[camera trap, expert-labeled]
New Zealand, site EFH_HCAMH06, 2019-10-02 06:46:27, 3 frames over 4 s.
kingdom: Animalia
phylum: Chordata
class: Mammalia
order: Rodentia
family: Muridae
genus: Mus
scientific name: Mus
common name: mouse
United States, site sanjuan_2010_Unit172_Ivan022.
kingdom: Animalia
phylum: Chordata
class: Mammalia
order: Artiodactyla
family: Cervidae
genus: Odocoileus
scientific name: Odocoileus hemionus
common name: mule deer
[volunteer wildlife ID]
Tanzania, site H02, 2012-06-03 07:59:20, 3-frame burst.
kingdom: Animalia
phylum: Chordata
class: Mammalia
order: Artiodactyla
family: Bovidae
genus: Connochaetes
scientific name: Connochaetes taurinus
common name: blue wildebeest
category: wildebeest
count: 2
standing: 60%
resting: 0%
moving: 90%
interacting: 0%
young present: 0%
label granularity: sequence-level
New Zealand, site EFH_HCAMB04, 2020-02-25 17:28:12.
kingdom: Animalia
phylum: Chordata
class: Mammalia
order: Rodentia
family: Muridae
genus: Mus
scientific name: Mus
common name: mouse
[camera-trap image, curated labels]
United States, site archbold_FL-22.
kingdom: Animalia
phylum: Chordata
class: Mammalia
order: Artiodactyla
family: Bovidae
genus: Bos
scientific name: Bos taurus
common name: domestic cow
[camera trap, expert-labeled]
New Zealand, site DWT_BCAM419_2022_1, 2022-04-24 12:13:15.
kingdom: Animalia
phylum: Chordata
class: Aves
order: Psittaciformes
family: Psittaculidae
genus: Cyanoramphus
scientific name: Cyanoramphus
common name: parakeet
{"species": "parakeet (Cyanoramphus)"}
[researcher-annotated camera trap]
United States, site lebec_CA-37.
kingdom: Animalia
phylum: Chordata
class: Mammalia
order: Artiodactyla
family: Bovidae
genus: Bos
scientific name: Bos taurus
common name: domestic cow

######

Your task
This exercise requires the lines of the entries containing the string "genus".

Response to this task
genus: Mus
genus: Odocoileus
genus: Connochaetes
genus: Mus
genus: Bos
genus: Cyanoramphus
genus: Bos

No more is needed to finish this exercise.